Bisnis.com, TANGSEL-- Pemerintah Kota Tangerang Selatan mulai melakukan proses peninjauan kembali Peraturan Daerah Nomor 15 Tahun 2012 mengenai Rencana Tata Ruang Wilayah (RTRW) kawasan ini.
Langkah revisi Perda RTRW tersebut mengacu pada Undang-undang Nomor 26 Ayat 6 Tahun 2007 bahwa perda RTRW harus ditinjau kembali setiap lima tahun sekali.
"Perkembangan ekonomi dan pertumbuhan laju penduduk cukup tinggi sehingga pengkajian ulang terhadap RTRW sangat penting," kata Badan Perencanaan Pembangunan Daerah (Bappeda) Tangsel Teddy Meiyadi di Tangsel, Senin (27/6/2016).

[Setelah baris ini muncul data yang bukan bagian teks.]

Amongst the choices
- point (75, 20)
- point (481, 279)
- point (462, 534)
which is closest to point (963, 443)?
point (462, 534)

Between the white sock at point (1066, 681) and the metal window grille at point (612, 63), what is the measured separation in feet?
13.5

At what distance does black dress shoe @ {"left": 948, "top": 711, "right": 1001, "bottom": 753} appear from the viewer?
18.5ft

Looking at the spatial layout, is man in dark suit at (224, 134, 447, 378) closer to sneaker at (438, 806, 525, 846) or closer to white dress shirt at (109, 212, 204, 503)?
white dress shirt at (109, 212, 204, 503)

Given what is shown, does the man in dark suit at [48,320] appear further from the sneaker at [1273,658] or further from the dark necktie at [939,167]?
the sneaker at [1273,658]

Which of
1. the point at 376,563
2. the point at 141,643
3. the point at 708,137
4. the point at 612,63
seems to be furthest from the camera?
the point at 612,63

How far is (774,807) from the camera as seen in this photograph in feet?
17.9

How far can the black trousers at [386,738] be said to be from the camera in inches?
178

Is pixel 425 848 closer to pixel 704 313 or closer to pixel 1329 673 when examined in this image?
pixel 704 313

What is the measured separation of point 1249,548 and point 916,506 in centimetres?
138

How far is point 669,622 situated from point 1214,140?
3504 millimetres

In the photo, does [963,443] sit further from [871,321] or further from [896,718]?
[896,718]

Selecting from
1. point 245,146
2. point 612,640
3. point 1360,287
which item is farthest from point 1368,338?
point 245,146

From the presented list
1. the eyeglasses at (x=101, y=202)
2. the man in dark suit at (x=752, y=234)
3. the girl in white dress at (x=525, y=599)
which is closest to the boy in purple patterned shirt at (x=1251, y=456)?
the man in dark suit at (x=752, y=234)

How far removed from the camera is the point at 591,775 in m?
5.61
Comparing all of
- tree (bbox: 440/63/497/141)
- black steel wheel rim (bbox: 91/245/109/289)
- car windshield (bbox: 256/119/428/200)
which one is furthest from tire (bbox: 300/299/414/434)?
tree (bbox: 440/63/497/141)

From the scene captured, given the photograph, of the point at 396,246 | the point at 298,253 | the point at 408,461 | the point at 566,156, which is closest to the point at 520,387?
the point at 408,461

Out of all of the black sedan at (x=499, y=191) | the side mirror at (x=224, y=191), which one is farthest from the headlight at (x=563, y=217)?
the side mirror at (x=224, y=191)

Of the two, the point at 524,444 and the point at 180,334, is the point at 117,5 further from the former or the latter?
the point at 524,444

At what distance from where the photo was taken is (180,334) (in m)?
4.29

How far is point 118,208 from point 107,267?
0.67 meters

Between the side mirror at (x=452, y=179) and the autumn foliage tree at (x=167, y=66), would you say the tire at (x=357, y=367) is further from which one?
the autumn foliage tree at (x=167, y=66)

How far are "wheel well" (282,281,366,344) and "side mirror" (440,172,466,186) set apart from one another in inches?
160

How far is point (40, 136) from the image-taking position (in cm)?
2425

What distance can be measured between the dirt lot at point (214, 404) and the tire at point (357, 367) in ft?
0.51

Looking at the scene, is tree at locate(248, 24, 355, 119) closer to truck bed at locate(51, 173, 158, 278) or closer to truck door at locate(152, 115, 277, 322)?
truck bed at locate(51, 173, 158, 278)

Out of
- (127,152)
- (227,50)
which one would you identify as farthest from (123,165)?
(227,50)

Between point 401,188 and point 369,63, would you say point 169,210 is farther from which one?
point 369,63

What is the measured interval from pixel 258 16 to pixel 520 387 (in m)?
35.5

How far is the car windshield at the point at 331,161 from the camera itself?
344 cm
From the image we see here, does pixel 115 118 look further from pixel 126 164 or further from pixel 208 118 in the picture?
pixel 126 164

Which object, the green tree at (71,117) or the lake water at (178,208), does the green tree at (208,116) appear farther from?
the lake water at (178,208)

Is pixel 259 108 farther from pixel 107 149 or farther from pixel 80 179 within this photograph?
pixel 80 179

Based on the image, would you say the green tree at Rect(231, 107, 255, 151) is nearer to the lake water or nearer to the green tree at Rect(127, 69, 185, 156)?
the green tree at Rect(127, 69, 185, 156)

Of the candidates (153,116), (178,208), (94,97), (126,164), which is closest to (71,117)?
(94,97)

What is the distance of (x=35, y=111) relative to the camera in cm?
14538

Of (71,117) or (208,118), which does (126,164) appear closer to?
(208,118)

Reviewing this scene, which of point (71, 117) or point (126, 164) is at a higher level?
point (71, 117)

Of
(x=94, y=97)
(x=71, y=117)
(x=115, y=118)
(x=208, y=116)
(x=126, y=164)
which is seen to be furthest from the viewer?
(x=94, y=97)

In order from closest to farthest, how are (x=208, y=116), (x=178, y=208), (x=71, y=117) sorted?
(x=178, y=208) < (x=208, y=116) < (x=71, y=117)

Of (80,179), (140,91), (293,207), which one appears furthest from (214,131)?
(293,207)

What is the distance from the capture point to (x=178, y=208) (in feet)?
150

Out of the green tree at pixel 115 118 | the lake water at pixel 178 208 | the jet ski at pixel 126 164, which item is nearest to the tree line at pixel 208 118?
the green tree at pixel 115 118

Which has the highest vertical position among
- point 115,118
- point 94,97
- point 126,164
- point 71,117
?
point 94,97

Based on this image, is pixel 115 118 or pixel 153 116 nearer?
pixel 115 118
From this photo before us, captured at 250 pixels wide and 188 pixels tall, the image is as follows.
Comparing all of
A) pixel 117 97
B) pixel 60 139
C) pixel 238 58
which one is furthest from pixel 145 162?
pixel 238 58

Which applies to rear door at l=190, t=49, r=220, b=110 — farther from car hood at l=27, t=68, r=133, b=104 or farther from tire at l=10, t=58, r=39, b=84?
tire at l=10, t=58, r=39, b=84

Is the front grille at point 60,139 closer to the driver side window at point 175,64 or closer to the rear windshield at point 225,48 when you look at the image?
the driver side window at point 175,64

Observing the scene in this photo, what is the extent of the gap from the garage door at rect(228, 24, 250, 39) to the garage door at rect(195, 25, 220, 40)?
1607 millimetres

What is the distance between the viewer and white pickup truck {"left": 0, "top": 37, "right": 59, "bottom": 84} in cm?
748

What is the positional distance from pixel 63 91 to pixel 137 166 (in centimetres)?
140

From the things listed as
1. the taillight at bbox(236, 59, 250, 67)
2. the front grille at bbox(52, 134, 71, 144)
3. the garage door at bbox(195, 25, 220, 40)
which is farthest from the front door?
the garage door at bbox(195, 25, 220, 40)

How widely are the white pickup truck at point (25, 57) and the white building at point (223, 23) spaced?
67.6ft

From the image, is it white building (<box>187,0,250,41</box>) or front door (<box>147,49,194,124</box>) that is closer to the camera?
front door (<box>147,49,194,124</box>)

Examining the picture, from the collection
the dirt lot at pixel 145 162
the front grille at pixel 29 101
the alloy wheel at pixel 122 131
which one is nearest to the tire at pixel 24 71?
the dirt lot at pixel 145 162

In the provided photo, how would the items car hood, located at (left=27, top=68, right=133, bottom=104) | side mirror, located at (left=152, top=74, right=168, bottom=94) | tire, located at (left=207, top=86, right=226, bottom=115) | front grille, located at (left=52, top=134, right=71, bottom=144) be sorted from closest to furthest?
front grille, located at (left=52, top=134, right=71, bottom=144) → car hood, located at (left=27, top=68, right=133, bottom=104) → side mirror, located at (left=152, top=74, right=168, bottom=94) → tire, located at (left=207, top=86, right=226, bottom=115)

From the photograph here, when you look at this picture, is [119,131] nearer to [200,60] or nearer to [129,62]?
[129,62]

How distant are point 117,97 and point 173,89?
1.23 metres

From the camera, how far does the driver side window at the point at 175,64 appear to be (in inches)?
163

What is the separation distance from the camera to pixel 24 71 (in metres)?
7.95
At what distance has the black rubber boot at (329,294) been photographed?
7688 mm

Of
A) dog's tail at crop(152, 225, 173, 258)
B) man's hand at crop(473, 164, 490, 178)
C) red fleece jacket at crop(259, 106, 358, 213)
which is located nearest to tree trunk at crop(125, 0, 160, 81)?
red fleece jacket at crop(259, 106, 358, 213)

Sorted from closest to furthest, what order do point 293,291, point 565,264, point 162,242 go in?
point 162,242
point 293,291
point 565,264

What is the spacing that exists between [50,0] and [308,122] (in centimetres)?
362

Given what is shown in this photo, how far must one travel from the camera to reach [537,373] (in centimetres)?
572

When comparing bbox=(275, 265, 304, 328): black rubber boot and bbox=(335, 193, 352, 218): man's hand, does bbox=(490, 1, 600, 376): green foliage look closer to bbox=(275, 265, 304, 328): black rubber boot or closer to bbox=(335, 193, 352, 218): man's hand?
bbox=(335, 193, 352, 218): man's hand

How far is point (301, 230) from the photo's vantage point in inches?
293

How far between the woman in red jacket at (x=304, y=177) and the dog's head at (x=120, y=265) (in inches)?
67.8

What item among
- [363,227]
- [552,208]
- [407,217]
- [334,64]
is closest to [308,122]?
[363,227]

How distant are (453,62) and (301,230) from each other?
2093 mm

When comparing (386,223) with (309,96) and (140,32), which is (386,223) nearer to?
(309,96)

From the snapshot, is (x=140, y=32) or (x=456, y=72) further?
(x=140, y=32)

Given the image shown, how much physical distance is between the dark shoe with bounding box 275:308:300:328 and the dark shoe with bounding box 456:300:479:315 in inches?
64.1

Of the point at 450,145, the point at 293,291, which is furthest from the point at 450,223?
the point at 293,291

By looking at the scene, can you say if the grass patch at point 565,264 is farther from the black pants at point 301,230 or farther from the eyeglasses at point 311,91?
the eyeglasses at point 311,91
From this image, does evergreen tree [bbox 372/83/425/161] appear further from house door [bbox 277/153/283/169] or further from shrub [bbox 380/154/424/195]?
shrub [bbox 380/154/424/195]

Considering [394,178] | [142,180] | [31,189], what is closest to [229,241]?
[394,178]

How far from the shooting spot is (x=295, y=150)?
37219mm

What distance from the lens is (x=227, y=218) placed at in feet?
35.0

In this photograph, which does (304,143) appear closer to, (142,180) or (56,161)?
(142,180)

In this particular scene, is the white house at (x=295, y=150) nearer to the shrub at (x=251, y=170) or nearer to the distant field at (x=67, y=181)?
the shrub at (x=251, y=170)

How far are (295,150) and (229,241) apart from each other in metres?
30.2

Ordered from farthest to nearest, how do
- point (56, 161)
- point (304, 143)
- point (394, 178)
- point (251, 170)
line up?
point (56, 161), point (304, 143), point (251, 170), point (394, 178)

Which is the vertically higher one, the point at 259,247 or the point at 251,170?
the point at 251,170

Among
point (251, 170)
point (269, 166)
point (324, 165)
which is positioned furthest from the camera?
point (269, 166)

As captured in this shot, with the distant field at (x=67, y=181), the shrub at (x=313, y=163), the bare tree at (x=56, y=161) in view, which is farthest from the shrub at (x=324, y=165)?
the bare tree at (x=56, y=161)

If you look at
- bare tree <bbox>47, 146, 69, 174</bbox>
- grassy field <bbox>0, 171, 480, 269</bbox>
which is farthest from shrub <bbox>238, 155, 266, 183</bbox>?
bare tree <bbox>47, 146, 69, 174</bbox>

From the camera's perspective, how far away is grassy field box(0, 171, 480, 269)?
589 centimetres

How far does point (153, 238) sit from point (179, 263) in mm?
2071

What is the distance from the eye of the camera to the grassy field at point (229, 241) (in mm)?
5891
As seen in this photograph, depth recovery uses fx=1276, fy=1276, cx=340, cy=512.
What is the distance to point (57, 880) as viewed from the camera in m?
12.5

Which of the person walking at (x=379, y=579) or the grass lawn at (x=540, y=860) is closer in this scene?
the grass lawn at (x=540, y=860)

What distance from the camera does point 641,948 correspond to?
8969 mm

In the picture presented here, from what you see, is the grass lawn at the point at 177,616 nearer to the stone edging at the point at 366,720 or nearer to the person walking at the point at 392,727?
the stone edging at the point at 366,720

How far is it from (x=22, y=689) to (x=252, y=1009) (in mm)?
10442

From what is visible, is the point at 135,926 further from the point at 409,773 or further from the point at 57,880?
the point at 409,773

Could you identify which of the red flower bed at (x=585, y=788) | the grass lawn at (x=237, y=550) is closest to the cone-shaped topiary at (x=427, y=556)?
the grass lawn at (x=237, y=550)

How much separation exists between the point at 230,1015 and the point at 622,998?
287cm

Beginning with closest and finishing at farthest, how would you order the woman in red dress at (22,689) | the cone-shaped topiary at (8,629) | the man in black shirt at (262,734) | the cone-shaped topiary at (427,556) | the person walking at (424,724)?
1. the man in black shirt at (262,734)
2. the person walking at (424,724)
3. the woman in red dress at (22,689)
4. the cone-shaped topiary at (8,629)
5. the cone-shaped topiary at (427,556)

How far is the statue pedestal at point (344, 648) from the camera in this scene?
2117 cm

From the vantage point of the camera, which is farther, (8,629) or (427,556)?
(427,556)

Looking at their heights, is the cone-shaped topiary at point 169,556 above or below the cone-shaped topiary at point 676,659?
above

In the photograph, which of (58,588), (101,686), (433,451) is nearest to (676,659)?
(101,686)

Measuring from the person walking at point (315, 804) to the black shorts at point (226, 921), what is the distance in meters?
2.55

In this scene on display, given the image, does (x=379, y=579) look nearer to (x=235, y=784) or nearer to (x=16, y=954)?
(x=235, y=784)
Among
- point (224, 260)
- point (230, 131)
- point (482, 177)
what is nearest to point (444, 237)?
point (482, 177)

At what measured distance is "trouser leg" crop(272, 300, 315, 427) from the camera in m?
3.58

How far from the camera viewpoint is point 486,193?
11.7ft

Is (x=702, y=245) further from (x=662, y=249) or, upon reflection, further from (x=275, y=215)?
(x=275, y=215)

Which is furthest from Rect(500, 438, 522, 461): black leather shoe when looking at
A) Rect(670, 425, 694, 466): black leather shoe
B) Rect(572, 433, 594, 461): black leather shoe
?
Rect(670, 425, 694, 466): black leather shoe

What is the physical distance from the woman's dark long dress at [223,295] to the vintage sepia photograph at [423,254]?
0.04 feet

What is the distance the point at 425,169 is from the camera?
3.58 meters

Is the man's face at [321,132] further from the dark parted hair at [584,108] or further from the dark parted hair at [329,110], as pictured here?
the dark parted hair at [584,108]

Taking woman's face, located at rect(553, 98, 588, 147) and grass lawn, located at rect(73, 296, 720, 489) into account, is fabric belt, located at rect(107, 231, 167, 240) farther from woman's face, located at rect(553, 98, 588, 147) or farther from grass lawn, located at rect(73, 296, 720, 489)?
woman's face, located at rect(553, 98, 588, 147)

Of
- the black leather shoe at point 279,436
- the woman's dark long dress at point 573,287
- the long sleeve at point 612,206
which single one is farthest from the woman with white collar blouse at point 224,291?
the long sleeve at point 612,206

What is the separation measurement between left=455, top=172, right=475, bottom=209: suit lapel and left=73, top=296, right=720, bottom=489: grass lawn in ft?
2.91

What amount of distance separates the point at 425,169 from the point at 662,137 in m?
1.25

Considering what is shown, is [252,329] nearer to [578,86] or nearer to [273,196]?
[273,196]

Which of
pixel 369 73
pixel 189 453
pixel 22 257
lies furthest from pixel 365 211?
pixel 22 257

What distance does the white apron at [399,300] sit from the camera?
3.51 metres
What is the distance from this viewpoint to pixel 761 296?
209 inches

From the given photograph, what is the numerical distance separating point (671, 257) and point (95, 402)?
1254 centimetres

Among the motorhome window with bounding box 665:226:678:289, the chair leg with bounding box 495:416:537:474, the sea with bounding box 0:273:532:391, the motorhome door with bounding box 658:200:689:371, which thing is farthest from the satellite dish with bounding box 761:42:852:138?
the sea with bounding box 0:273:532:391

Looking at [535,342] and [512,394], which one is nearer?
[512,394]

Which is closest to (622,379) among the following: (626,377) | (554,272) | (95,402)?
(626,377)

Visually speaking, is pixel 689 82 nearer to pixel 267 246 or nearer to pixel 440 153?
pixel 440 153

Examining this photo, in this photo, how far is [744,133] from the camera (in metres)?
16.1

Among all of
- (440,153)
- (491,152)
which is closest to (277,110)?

Revisi Perda RTRW, ungkapnya, akan mencakup sejumlah hal antara lain aspek transportasi, kegunaan lahan, ruang terbuka hijau, pemetaan area permukiman dan komersial, serta pengelolaan sampah.
Semenjak resmi memisahkan diri dari Kabupaten Tangerang dan berdiri sebagai kota Tangerang Selatan pada 2008, 60%-70% areal kota ini sudah dikuasai pengembang-pengembang besar antara lain PT Bumi Serpong Damai Tbk., dan PT Alam Sutera Realty Tbk.
Untuk itu, dirinya menjelaskan dalam kajian ulang Perda RTRW yang dilakukan oleh pemkot, sejumlah pihak misalnya pelaku usaha properti (pengembang), wilayaj yang berbatasan langsung dengan Tangsel ( Kabupaten Tangerang dan Kota Tangerang), Pemprov Banten, dan Pemprov DKI Jakarta harus ikut terlibat aktif.
"Apalagi kawasan Tangerang Raya, tiga wilayah ini saling berhubungan sehingga pembahasan revisi perda ini harus melibatkan mereka," tekannya.
Tak hanya itu, urgensi pengkajian ulang ini juga terkait rencana Kabupaten Tangerang untuk membangun kawasan pengelolaan sampah terpadu regional.
Nantinya, pengelolaan sampah di Tangsel, Tangerang, dan Kabupaten Tangerang akan dipusatkan di Kabupaten Tangerang.
Pada saat yang sama, Walikota Tangsel Airin Rachmi Diany mengungkapkan revisi Perda RTRW merupakan salah satu cara untuk menyiasati sistem pengelolaan sampah di Tangsel.
"Dalam RTRW yang lama diamanatkan Tempat Pembuangan Sampah [TPA] Cipeucang akan dilakukan perluasan lahan dengan cara pembebasan lahan," tambahnya.
Kendati demikian, dalam kurun waktu tiga tahun, dirinya mengemukakan pembebasan lahan sulit dilakukan akibat keterbatasan lahan dan keengganan masyarakat melepas lahannya.